Samsung SM951-NVMe (256GB) PCIe SSD Review
by Kristian Vättö on June 25, 2015 9:40 AM ESTThermal Throttling Revisited
When we first tested the SM951-AHCI in February, I noted that the drive seems to be suffering from thermal throttling when subjected to sustained workloads, especially sequential writes. I promised to run tests with a heatsink attached to see what the performance would be without any thermal limitations and now I have some results to present.
For these tests I used the stock 512GB SM951-AHCI and borrowed the M.2 to PCIe adapter with a heatsink from Plextor's M6e Black Edition. Unfortunately I had to send my M6e samples back before I could test the SM951-NVMe, but the purpose of these tests is more to show the impact of thermal throttling in actual client workloads rather than demonstrate the maximum peak performance.

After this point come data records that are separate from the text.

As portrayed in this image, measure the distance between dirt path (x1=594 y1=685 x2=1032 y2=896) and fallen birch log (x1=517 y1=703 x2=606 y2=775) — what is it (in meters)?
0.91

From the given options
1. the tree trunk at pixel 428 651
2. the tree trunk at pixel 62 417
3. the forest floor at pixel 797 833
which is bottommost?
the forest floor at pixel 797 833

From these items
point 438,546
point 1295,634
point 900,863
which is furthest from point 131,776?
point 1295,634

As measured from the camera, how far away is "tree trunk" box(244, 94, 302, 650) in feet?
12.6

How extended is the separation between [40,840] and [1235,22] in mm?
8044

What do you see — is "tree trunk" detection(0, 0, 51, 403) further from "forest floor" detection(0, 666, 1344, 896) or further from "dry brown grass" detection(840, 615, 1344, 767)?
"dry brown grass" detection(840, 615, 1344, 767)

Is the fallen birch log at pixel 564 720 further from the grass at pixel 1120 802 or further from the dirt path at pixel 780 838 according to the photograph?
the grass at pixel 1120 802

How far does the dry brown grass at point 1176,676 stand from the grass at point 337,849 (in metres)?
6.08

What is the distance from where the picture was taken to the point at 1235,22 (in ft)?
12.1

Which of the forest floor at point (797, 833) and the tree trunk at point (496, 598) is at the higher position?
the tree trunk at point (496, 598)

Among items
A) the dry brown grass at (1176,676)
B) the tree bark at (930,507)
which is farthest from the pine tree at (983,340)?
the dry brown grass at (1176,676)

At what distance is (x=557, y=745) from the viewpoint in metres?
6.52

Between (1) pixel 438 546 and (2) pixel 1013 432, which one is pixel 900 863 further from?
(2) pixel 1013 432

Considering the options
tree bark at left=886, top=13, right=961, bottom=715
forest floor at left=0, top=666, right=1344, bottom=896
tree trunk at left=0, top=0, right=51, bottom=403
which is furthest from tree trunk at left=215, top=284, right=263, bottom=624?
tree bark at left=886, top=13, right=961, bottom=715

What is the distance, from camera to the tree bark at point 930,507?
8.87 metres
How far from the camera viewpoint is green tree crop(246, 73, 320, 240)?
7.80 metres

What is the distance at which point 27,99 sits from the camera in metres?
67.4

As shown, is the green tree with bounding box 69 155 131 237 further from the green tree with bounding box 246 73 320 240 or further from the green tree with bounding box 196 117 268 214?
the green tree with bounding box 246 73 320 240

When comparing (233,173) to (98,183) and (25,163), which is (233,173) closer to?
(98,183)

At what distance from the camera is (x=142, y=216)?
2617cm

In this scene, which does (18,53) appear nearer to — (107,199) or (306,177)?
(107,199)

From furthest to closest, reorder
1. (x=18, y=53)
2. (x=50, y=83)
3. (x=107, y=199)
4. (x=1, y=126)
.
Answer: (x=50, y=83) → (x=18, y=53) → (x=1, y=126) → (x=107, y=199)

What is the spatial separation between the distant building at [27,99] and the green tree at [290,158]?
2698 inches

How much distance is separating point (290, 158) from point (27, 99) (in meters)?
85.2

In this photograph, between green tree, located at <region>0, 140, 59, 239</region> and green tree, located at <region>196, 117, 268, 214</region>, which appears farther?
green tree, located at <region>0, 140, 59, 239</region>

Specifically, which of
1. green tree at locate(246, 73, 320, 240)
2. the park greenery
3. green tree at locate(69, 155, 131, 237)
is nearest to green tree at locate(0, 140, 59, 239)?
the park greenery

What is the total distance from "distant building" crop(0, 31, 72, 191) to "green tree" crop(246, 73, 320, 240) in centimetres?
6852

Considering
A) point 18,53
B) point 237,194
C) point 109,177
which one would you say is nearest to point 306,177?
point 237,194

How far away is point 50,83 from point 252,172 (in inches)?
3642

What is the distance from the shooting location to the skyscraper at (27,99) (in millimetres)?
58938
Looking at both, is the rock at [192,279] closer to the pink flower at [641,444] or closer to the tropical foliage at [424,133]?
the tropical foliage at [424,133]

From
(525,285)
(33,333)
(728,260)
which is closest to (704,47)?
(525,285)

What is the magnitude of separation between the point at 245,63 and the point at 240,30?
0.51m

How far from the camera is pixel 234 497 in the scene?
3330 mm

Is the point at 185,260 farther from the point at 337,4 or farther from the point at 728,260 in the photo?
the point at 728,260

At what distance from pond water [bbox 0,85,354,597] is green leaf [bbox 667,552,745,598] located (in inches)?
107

| Samsung SM951-AHCI 512GB Performance | |||
| With Heatsink | Without Heatsink | Performance Delta | |
| The Destroyer (Data Rate) | 471.53MB/s | 455.65MB/s | -3.4% |
| The Destroyer (Latency) | 1323.6µs | 1388.4µs | -4.9% |
| Heavy (Data Rate) | 802.42MB/s | 802.17MB/s | 0.0% |
| Heavy (Latency) | 180.26µs | 181.39µs | -0.6% |
| Light (Data Rate) | 1,250MB/s | 1,240MB/s | -1.0% |
| Light (Latency) | 69.08µs | 69.19µs | -0.2% |
It's clear that the impact of thermal throttling in real world workloads is insignificant. In a worst case scenario where the drive is under a heavy IO workload the performance loss can be 5%, but in anything less intensive the difference is within the margin of error. Even though we truncate idle times to 25µs, it's enough to lighten the workload and reduce thermal throttling compared to a sustained synthetic workload.
Under a sustained 4KB random write workload the difference is more significant as without the heatsink the SM951-AHCI averages 7,878 IOPS, whereas the heatsink bumps that up to 10,873 IOPS.
The same goes for sequential write where throttling is evident and even more significant compared to the random write workload. Without the heatsink the SM951 can sustain peak throughput for about two minutes, which may not sound long but at 1.5GB/s that would translate to 180GB of data written and obviously such massive transfers are very rare.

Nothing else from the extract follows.